*Exercise aim*: Scan the data for "camera" and copy each matching line.
··· Data supplied
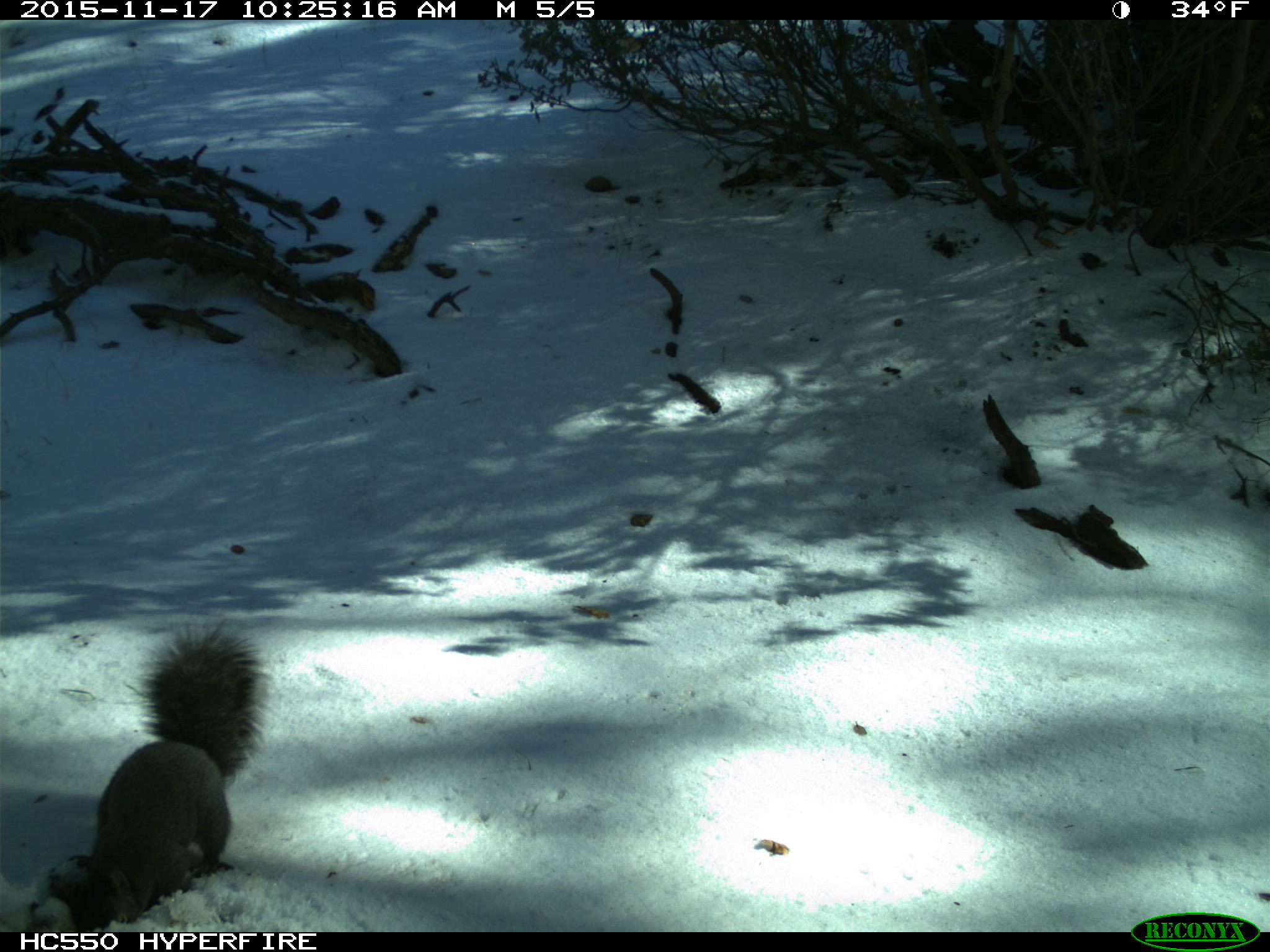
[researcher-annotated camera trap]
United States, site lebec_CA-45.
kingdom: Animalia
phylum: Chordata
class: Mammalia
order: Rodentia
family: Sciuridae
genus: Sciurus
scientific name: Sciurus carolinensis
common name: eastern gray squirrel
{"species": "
······
··· Data supplied
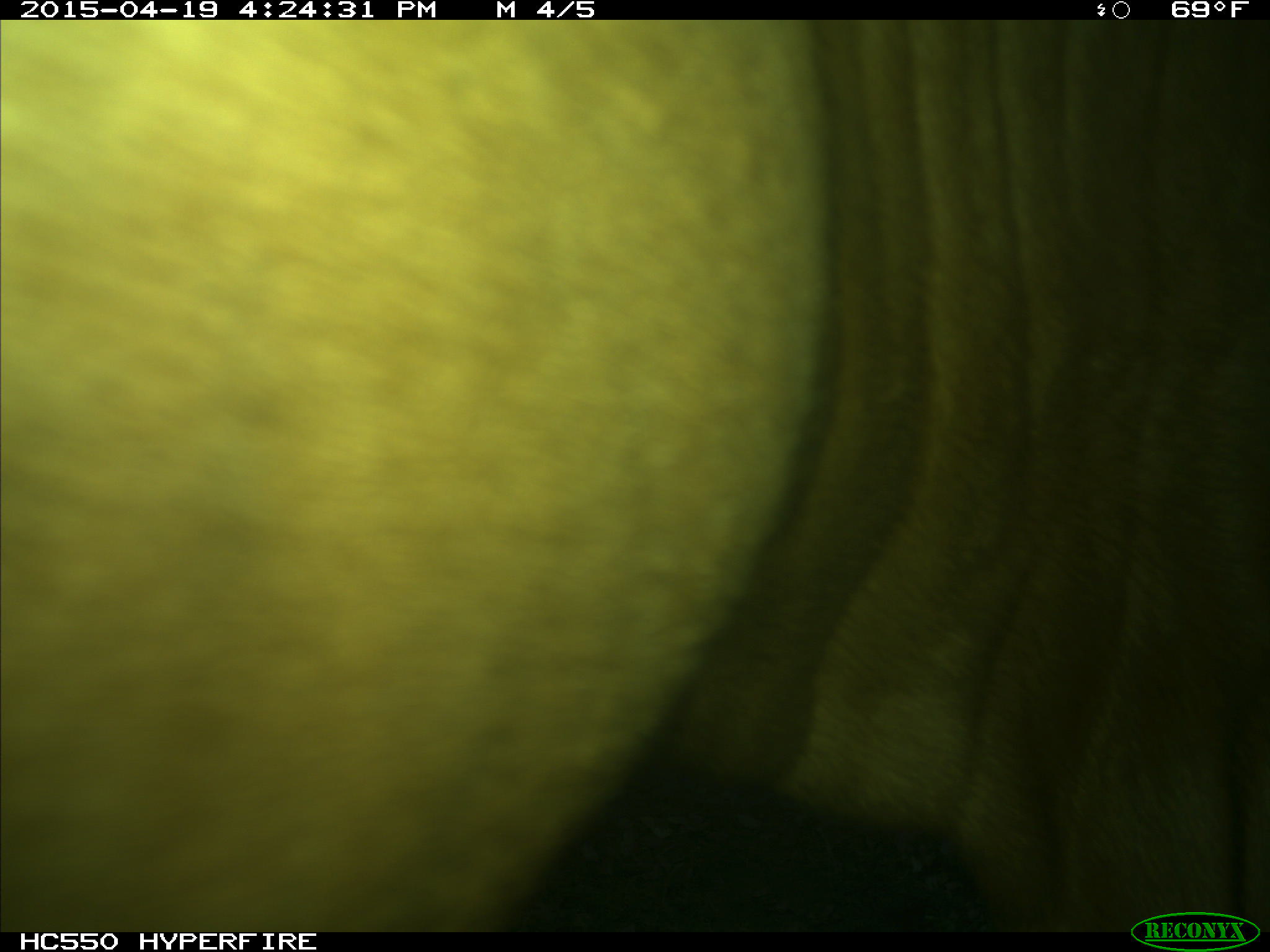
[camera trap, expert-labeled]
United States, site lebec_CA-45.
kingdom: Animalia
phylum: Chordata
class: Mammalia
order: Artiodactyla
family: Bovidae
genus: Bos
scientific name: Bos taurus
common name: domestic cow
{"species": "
······
*Exercise response*:
[researcher-annotated camera trap]
[camera trap, expert-labeled]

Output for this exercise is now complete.